I am heartbroken for the parents and grandparents, children and spouses, who have been caught in this conflict over so many years. Heartbroken as well as for the seemingly forgotten Arab victims throughout the Middle East, in conflicts with no relationship to Israel. Rather than the scorn shown by opposing letters (some reasonable and some rambling), let’s all resolve, like Leitner, to work for peace.
Rabbi Julie Danan
Obamacare’s a Ponzi scheme
Socialism—government production of goods and services—can be very efficient. In Social Security and Obamacare, however, it’s not implemented intelligently, efficiently or fairly. Since government lacks spending and borrowing limits, both programs facilitate inflation and embezzlement.
Congress spent the Social Security fund and now pays benefits with current receipts.
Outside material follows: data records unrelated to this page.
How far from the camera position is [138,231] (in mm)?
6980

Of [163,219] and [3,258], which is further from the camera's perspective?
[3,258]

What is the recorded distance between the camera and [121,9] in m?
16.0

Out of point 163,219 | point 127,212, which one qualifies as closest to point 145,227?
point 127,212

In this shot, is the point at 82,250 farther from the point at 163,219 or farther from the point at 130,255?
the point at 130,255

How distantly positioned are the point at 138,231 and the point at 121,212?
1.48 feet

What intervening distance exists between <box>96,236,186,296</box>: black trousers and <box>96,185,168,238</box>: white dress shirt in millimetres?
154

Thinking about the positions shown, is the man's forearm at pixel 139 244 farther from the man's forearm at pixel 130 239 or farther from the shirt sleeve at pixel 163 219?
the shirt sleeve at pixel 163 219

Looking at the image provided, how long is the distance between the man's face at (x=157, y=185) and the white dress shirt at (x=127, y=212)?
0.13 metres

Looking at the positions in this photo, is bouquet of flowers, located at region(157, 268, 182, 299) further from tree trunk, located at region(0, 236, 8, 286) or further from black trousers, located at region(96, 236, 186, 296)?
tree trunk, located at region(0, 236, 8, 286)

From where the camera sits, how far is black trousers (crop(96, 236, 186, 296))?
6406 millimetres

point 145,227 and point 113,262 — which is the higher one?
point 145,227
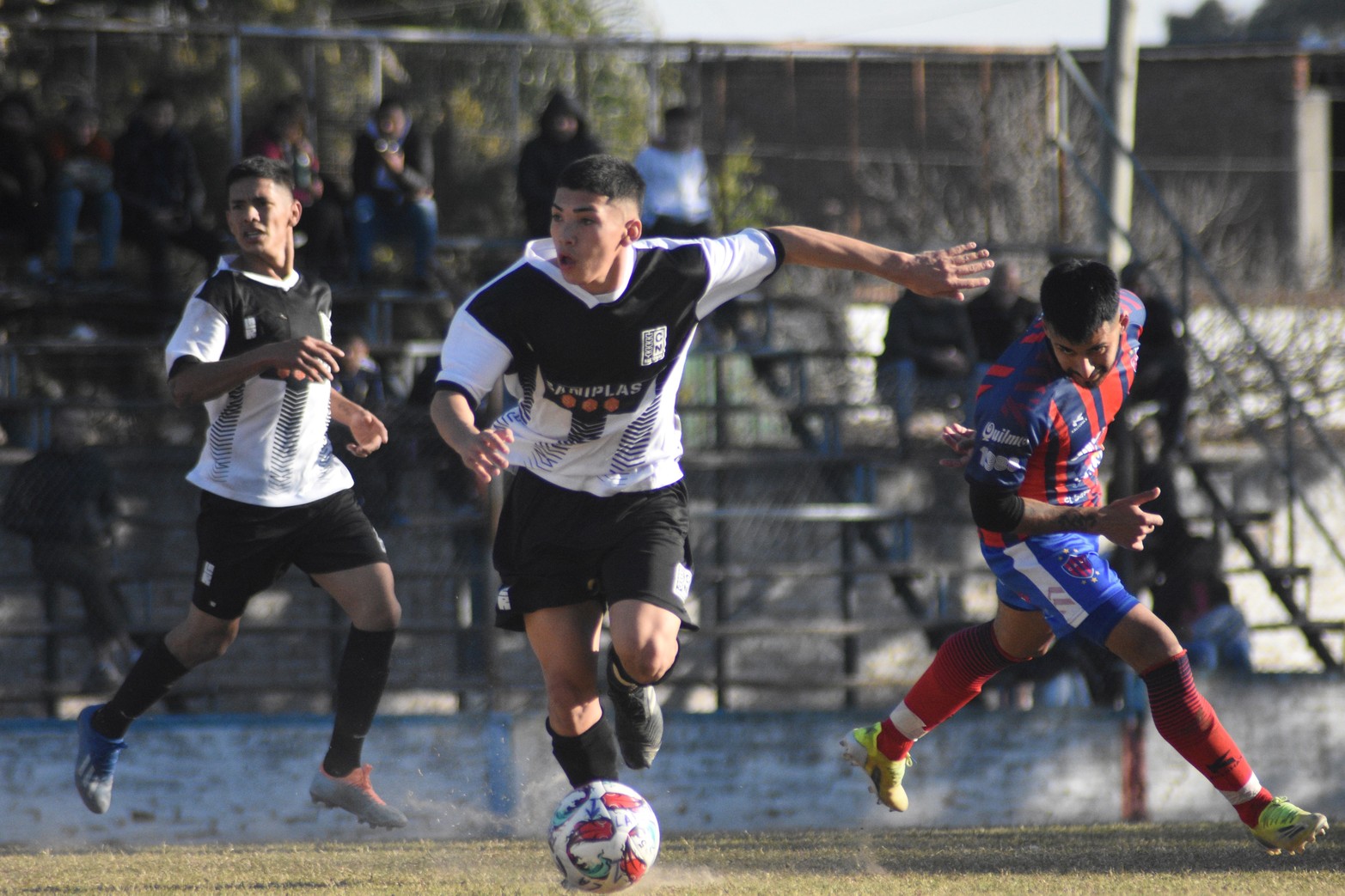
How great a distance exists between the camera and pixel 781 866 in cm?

Obamacare funds are used by private insurers to pay extravagant salaries, overhead and shareholder dividends. Only a portion pays medical claims, which themselves aren’t entirely legitimate. Hospitals billing $10,000 a night for care indicates charging for losses treating indigent patients and also embezzlement.
Yes, embezzlement. Say instead of paying 23 percent of your $50,000-per-year earnings (raised 3 percent per year) to Social Security and Obamacare for 40 years, you invested this money privately for a 5 percent return. Living a clean, healthy life and accordingly needing negligible medical services, you’d have $2,226,000 + $111,300 + per-year interest forever, retiring at age 65. Under Social Security and Obamacare, the insurers accrue interest on the principal, pay maximum $31,704 per year when you’re eligible, and keep it all when the surviving spouse dies. Accordingly, for many (if not most), these programs are nothing more than Ponzi schemes.
Be wary of “leaders”: A shepherd’s ultimate goal is a good lamb roast.